Третья такая жестокая смерть – Илюша, Лебедев, Лида. И эта последняя самая ужасная. В результате первой религиозный кризис, вторая – крушение многих, многих надежд, и смерть Лиды, наверное, разовьется в полное превращение самого себя и может быть обратный религиозный кризис. Что же теперь делать? Только ждать, пока все забудется и покроется противной паутиной забот и тревог.

10 ноября 1914

Тихий, далекий монастырь, со старой церковью, кладбищем, белой теплой кельей и книгами – вот теперь спасенье и надежда.

Пусть шумит там за стенами «тьма нищих истин», а здесь в стенах мерцание восковых свечей, блеск риз, заунывное пение, тишина и мир. Кельи – «наш возвышающий обман», потому-то все равно «Все случайный, странный лепет, миг игры безумных сил»[107].

‹…› только под шинелью – с самим собой. Солдатчина – возвращение в детство. Ничего не знаю, хожу, кушаю, сплю, а там кто-то «взрослые» обо всем заботятся.

11 ноября 1914

…спал скверно, сегодня болит голова и мысли самые невеселые. Механически иной раз скажешь: «Хорошо бы в Москву» – а как подумаешь, какая там тоска и ужас, становишься совсем грустным.

‹…› Куда-нибудь во Фьезоле, к элегическим кипарисам, под ясное небо, потопить мысли и грусть в тихой музыке природы и монастырского покоя. Другого исхода нет. Разве только наука. Но опять тихая, монастырская, без сплетен и интриг. Ах, как глупы эти выстрелы, война, пленные. К чему, для чего-то всем чуждого и ненужного.

12 ноября 1914

Во сне опять книги, Никольская, антикварии – «страна блаженной грусти».

16 ноября 1914

Редко во сне я вижу маму.

17 ноября 1914

Зашел в русскую церковь. Сегодня воскресенье. Так слезы и потекли градом. Пение, ладан, чтение дьякона, возгласы священника, а в общем такой уют – который и нужен моей измученной душе. Ах, скорее бы домой, успокоиться, уснуть.

18 ноября 1914

Все снились обозы какие-то и прочие мерзости. Хотелось увидеть дом, мать, Лиду.

21 ноября 1914

Ужасно, что и во сне не спасешься от солдатчины, обозов и пр[очей] сволочи. Сегодня к тому же приснилась, не знаю почему, торжественная церемония по случаю вступления немцев в Москву, носили на катафалке труп какого-то старца в лавровом венце и прочее. Сижу в халупе, пищат рахитики Янеки и Стаси. Ах, как грустно, Боже мой.

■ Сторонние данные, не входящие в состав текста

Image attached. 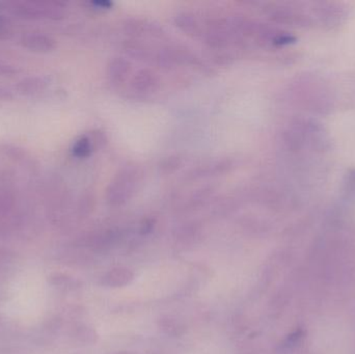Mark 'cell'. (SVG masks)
Listing matches in <instances>:
<instances>
[{
    "label": "cell",
    "mask_w": 355,
    "mask_h": 354,
    "mask_svg": "<svg viewBox=\"0 0 355 354\" xmlns=\"http://www.w3.org/2000/svg\"><path fill=\"white\" fill-rule=\"evenodd\" d=\"M67 4L56 0H12L0 2V10L25 20H60Z\"/></svg>",
    "instance_id": "6da1fadb"
},
{
    "label": "cell",
    "mask_w": 355,
    "mask_h": 354,
    "mask_svg": "<svg viewBox=\"0 0 355 354\" xmlns=\"http://www.w3.org/2000/svg\"><path fill=\"white\" fill-rule=\"evenodd\" d=\"M141 180L139 168L127 166L112 179L106 189V201L110 206H122L129 201L137 191Z\"/></svg>",
    "instance_id": "7a4b0ae2"
},
{
    "label": "cell",
    "mask_w": 355,
    "mask_h": 354,
    "mask_svg": "<svg viewBox=\"0 0 355 354\" xmlns=\"http://www.w3.org/2000/svg\"><path fill=\"white\" fill-rule=\"evenodd\" d=\"M123 29L126 35H130L131 39L149 35V37H162L164 35V29L159 23L152 22L147 19L130 18L125 19L123 22Z\"/></svg>",
    "instance_id": "3957f363"
},
{
    "label": "cell",
    "mask_w": 355,
    "mask_h": 354,
    "mask_svg": "<svg viewBox=\"0 0 355 354\" xmlns=\"http://www.w3.org/2000/svg\"><path fill=\"white\" fill-rule=\"evenodd\" d=\"M160 85L162 79L159 75L149 68L141 69L131 78V87L133 91L144 95L156 93Z\"/></svg>",
    "instance_id": "277c9868"
},
{
    "label": "cell",
    "mask_w": 355,
    "mask_h": 354,
    "mask_svg": "<svg viewBox=\"0 0 355 354\" xmlns=\"http://www.w3.org/2000/svg\"><path fill=\"white\" fill-rule=\"evenodd\" d=\"M22 47L33 53L47 54L54 51L56 41L50 35L42 33H26L21 37Z\"/></svg>",
    "instance_id": "5b68a950"
},
{
    "label": "cell",
    "mask_w": 355,
    "mask_h": 354,
    "mask_svg": "<svg viewBox=\"0 0 355 354\" xmlns=\"http://www.w3.org/2000/svg\"><path fill=\"white\" fill-rule=\"evenodd\" d=\"M132 71V64L130 60L123 56H114L110 58L106 68V75L108 81L114 87H120L128 78Z\"/></svg>",
    "instance_id": "8992f818"
},
{
    "label": "cell",
    "mask_w": 355,
    "mask_h": 354,
    "mask_svg": "<svg viewBox=\"0 0 355 354\" xmlns=\"http://www.w3.org/2000/svg\"><path fill=\"white\" fill-rule=\"evenodd\" d=\"M233 168V160L223 158V159L217 160V161L211 162L207 166H200L196 170H190L188 179L196 180V179L206 178V177L221 176V175L231 172Z\"/></svg>",
    "instance_id": "52a82bcc"
},
{
    "label": "cell",
    "mask_w": 355,
    "mask_h": 354,
    "mask_svg": "<svg viewBox=\"0 0 355 354\" xmlns=\"http://www.w3.org/2000/svg\"><path fill=\"white\" fill-rule=\"evenodd\" d=\"M0 155L28 170H33L37 168V161L31 157V154L25 151L23 148L12 143H0Z\"/></svg>",
    "instance_id": "ba28073f"
},
{
    "label": "cell",
    "mask_w": 355,
    "mask_h": 354,
    "mask_svg": "<svg viewBox=\"0 0 355 354\" xmlns=\"http://www.w3.org/2000/svg\"><path fill=\"white\" fill-rule=\"evenodd\" d=\"M175 24L186 35L193 37H202L204 26L200 19L189 10H182L175 16Z\"/></svg>",
    "instance_id": "9c48e42d"
},
{
    "label": "cell",
    "mask_w": 355,
    "mask_h": 354,
    "mask_svg": "<svg viewBox=\"0 0 355 354\" xmlns=\"http://www.w3.org/2000/svg\"><path fill=\"white\" fill-rule=\"evenodd\" d=\"M49 87V79L44 76H29L21 79L15 85V91L24 97L39 95Z\"/></svg>",
    "instance_id": "30bf717a"
},
{
    "label": "cell",
    "mask_w": 355,
    "mask_h": 354,
    "mask_svg": "<svg viewBox=\"0 0 355 354\" xmlns=\"http://www.w3.org/2000/svg\"><path fill=\"white\" fill-rule=\"evenodd\" d=\"M125 51L137 60H146V62H154L156 52L150 47L145 42L139 41L137 39H128L123 44Z\"/></svg>",
    "instance_id": "8fae6325"
},
{
    "label": "cell",
    "mask_w": 355,
    "mask_h": 354,
    "mask_svg": "<svg viewBox=\"0 0 355 354\" xmlns=\"http://www.w3.org/2000/svg\"><path fill=\"white\" fill-rule=\"evenodd\" d=\"M133 280V274L126 268H116V269L110 270L107 274H104L102 278V284L108 287L126 286Z\"/></svg>",
    "instance_id": "7c38bea8"
},
{
    "label": "cell",
    "mask_w": 355,
    "mask_h": 354,
    "mask_svg": "<svg viewBox=\"0 0 355 354\" xmlns=\"http://www.w3.org/2000/svg\"><path fill=\"white\" fill-rule=\"evenodd\" d=\"M95 141L92 139L91 134L81 135L73 143L71 152H72V155L75 158L85 159V158H89L95 151Z\"/></svg>",
    "instance_id": "4fadbf2b"
},
{
    "label": "cell",
    "mask_w": 355,
    "mask_h": 354,
    "mask_svg": "<svg viewBox=\"0 0 355 354\" xmlns=\"http://www.w3.org/2000/svg\"><path fill=\"white\" fill-rule=\"evenodd\" d=\"M16 208L14 193L6 186H0V218L10 220Z\"/></svg>",
    "instance_id": "5bb4252c"
},
{
    "label": "cell",
    "mask_w": 355,
    "mask_h": 354,
    "mask_svg": "<svg viewBox=\"0 0 355 354\" xmlns=\"http://www.w3.org/2000/svg\"><path fill=\"white\" fill-rule=\"evenodd\" d=\"M183 166V159L179 155H171L164 158L158 164V170L160 174L168 176L179 170Z\"/></svg>",
    "instance_id": "9a60e30c"
},
{
    "label": "cell",
    "mask_w": 355,
    "mask_h": 354,
    "mask_svg": "<svg viewBox=\"0 0 355 354\" xmlns=\"http://www.w3.org/2000/svg\"><path fill=\"white\" fill-rule=\"evenodd\" d=\"M49 281L53 286L58 287V288L68 289V290H74V289L79 288V285H80V283L72 276L62 274H52Z\"/></svg>",
    "instance_id": "2e32d148"
},
{
    "label": "cell",
    "mask_w": 355,
    "mask_h": 354,
    "mask_svg": "<svg viewBox=\"0 0 355 354\" xmlns=\"http://www.w3.org/2000/svg\"><path fill=\"white\" fill-rule=\"evenodd\" d=\"M212 193L213 191L210 187H204V188L198 189L196 193H192L191 197L188 199L186 206L192 208V209L200 207V206L204 205L208 201L209 197L212 195Z\"/></svg>",
    "instance_id": "e0dca14e"
},
{
    "label": "cell",
    "mask_w": 355,
    "mask_h": 354,
    "mask_svg": "<svg viewBox=\"0 0 355 354\" xmlns=\"http://www.w3.org/2000/svg\"><path fill=\"white\" fill-rule=\"evenodd\" d=\"M234 55L230 52L218 51L213 55V62L218 66H230L234 62Z\"/></svg>",
    "instance_id": "ac0fdd59"
},
{
    "label": "cell",
    "mask_w": 355,
    "mask_h": 354,
    "mask_svg": "<svg viewBox=\"0 0 355 354\" xmlns=\"http://www.w3.org/2000/svg\"><path fill=\"white\" fill-rule=\"evenodd\" d=\"M14 35V30L10 27L8 19L0 16V41H8Z\"/></svg>",
    "instance_id": "d6986e66"
},
{
    "label": "cell",
    "mask_w": 355,
    "mask_h": 354,
    "mask_svg": "<svg viewBox=\"0 0 355 354\" xmlns=\"http://www.w3.org/2000/svg\"><path fill=\"white\" fill-rule=\"evenodd\" d=\"M77 339L83 341V342H93L94 338H95V333L91 330V328H85V326H83V328H79L76 332Z\"/></svg>",
    "instance_id": "ffe728a7"
},
{
    "label": "cell",
    "mask_w": 355,
    "mask_h": 354,
    "mask_svg": "<svg viewBox=\"0 0 355 354\" xmlns=\"http://www.w3.org/2000/svg\"><path fill=\"white\" fill-rule=\"evenodd\" d=\"M18 72V69L14 64L0 60V77L14 76Z\"/></svg>",
    "instance_id": "44dd1931"
},
{
    "label": "cell",
    "mask_w": 355,
    "mask_h": 354,
    "mask_svg": "<svg viewBox=\"0 0 355 354\" xmlns=\"http://www.w3.org/2000/svg\"><path fill=\"white\" fill-rule=\"evenodd\" d=\"M94 207V199L89 195H85L80 202V206H79V211H80L81 214L85 215V214H89V212L92 211Z\"/></svg>",
    "instance_id": "7402d4cb"
},
{
    "label": "cell",
    "mask_w": 355,
    "mask_h": 354,
    "mask_svg": "<svg viewBox=\"0 0 355 354\" xmlns=\"http://www.w3.org/2000/svg\"><path fill=\"white\" fill-rule=\"evenodd\" d=\"M91 6H93L94 8H99V10H108V8H112V2L110 1H92Z\"/></svg>",
    "instance_id": "603a6c76"
},
{
    "label": "cell",
    "mask_w": 355,
    "mask_h": 354,
    "mask_svg": "<svg viewBox=\"0 0 355 354\" xmlns=\"http://www.w3.org/2000/svg\"><path fill=\"white\" fill-rule=\"evenodd\" d=\"M152 228H153V222H152L151 220H146V222L141 224V231H143V233L150 232Z\"/></svg>",
    "instance_id": "cb8c5ba5"
},
{
    "label": "cell",
    "mask_w": 355,
    "mask_h": 354,
    "mask_svg": "<svg viewBox=\"0 0 355 354\" xmlns=\"http://www.w3.org/2000/svg\"><path fill=\"white\" fill-rule=\"evenodd\" d=\"M8 258H10V255H8V251L0 249V265L6 263L8 261Z\"/></svg>",
    "instance_id": "d4e9b609"
},
{
    "label": "cell",
    "mask_w": 355,
    "mask_h": 354,
    "mask_svg": "<svg viewBox=\"0 0 355 354\" xmlns=\"http://www.w3.org/2000/svg\"><path fill=\"white\" fill-rule=\"evenodd\" d=\"M12 220V218H10ZM6 220V218H0V231L6 230V229H8V220Z\"/></svg>",
    "instance_id": "484cf974"
}]
</instances>
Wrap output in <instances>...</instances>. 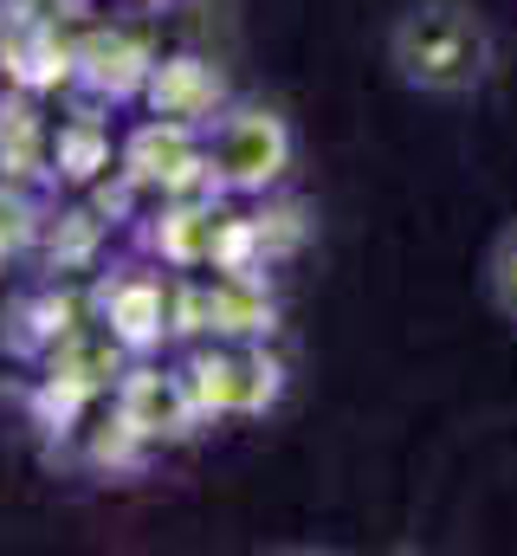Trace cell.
I'll return each instance as SVG.
<instances>
[{
	"instance_id": "cell-1",
	"label": "cell",
	"mask_w": 517,
	"mask_h": 556,
	"mask_svg": "<svg viewBox=\"0 0 517 556\" xmlns=\"http://www.w3.org/2000/svg\"><path fill=\"white\" fill-rule=\"evenodd\" d=\"M388 78L433 104H466L499 78V33L479 0H407L382 39Z\"/></svg>"
},
{
	"instance_id": "cell-2",
	"label": "cell",
	"mask_w": 517,
	"mask_h": 556,
	"mask_svg": "<svg viewBox=\"0 0 517 556\" xmlns=\"http://www.w3.org/2000/svg\"><path fill=\"white\" fill-rule=\"evenodd\" d=\"M201 149H207V188L220 194H272L298 168V130L265 98H227L201 130Z\"/></svg>"
},
{
	"instance_id": "cell-3",
	"label": "cell",
	"mask_w": 517,
	"mask_h": 556,
	"mask_svg": "<svg viewBox=\"0 0 517 556\" xmlns=\"http://www.w3.org/2000/svg\"><path fill=\"white\" fill-rule=\"evenodd\" d=\"M188 389L201 402V420H234V415H265L278 395V363L253 343H227L188 363Z\"/></svg>"
},
{
	"instance_id": "cell-4",
	"label": "cell",
	"mask_w": 517,
	"mask_h": 556,
	"mask_svg": "<svg viewBox=\"0 0 517 556\" xmlns=\"http://www.w3.org/2000/svg\"><path fill=\"white\" fill-rule=\"evenodd\" d=\"M98 317L111 324V337L129 356H149L168 337V285L149 266H117L104 278V291H98Z\"/></svg>"
},
{
	"instance_id": "cell-5",
	"label": "cell",
	"mask_w": 517,
	"mask_h": 556,
	"mask_svg": "<svg viewBox=\"0 0 517 556\" xmlns=\"http://www.w3.org/2000/svg\"><path fill=\"white\" fill-rule=\"evenodd\" d=\"M149 111L155 117H175V124H194V130H207L214 124V111L234 98L227 91V78L207 65V59H194V52H181V59H155V72H149Z\"/></svg>"
},
{
	"instance_id": "cell-6",
	"label": "cell",
	"mask_w": 517,
	"mask_h": 556,
	"mask_svg": "<svg viewBox=\"0 0 517 556\" xmlns=\"http://www.w3.org/2000/svg\"><path fill=\"white\" fill-rule=\"evenodd\" d=\"M117 420L142 440H181L194 420H201V402L188 389V376H162V369H136L124 382V402H117Z\"/></svg>"
},
{
	"instance_id": "cell-7",
	"label": "cell",
	"mask_w": 517,
	"mask_h": 556,
	"mask_svg": "<svg viewBox=\"0 0 517 556\" xmlns=\"http://www.w3.org/2000/svg\"><path fill=\"white\" fill-rule=\"evenodd\" d=\"M149 72H155V52L124 33V26H111V33H91L85 46H78V78L91 85V91H111V98H142L149 91Z\"/></svg>"
},
{
	"instance_id": "cell-8",
	"label": "cell",
	"mask_w": 517,
	"mask_h": 556,
	"mask_svg": "<svg viewBox=\"0 0 517 556\" xmlns=\"http://www.w3.org/2000/svg\"><path fill=\"white\" fill-rule=\"evenodd\" d=\"M486 304L499 311V324H512L517 330V214L492 233V247H486Z\"/></svg>"
},
{
	"instance_id": "cell-9",
	"label": "cell",
	"mask_w": 517,
	"mask_h": 556,
	"mask_svg": "<svg viewBox=\"0 0 517 556\" xmlns=\"http://www.w3.org/2000/svg\"><path fill=\"white\" fill-rule=\"evenodd\" d=\"M33 240H39V207L20 188H0V260L26 253Z\"/></svg>"
}]
</instances>
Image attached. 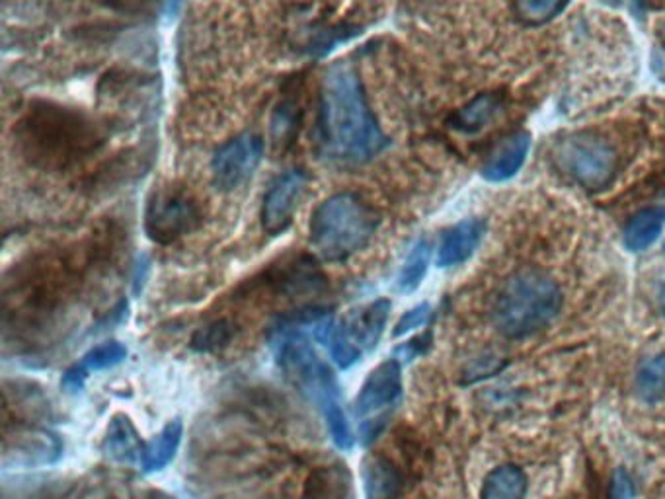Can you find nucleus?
Here are the masks:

Bist du aus einem Traum erwacht und hat
Der schöne Trug auf einmal dich verlassen?
Hat dich nach einem Tag der höchsten Lust
Ein Schlaf gebändigt, hält und ängstet nun
Mit schweren Fesseln deine Seele? Ja,
Du wachst und träumst[108].
22 ноября 1914

…сохранить мечты и идти, идти. Или упасть, плакать, молить. Я ничего не знаю, будь как будет.

25 ноября 1914

Когда-то я мечтал о тюрьме, заперли бы на 1–2 года в светлую комнату одного с книгами, бумагой, чернилами и, конечно, всем прочим. Но такая тюрьма, без стенок, без книг, с чужими и совсем чуждыми людьми. ‹…› Читать мешают. Плакать нельзя. Бежать, бежать. Когда же я спасусь, и спасусь ли.

29 ноября 1914

«Carpe diem, quam minimum credula postero»[109]. До чего нелепыми кажутся сейчас эти горацианские строки. Carpe diem[110]! Нет, топить его, топить в реке забвения. Чем скорее, незаметнее проходит день, тяжелый, нудный, начинающийся на соломе, соломой кончающийся, – тем лучше. Quam minimum credula postero[111]. Только ему и верю, только на него и надеюсь, только им и живу. Думаю о прошлом, мечтаю о будущем, о Москве, матери, о книгах. А настоящее sei sie verfluchkt[112].

30 ноября 1914

Думаю только о себе, Лиде, матери, книгах и о конце. ‹…› …ложимся в 8, встаем в 8. 12 часов приходится вытягивать. Сон скверный, сны нелегкие. Забыться нацело не удается. Боже, пошли какой-нибудь исход!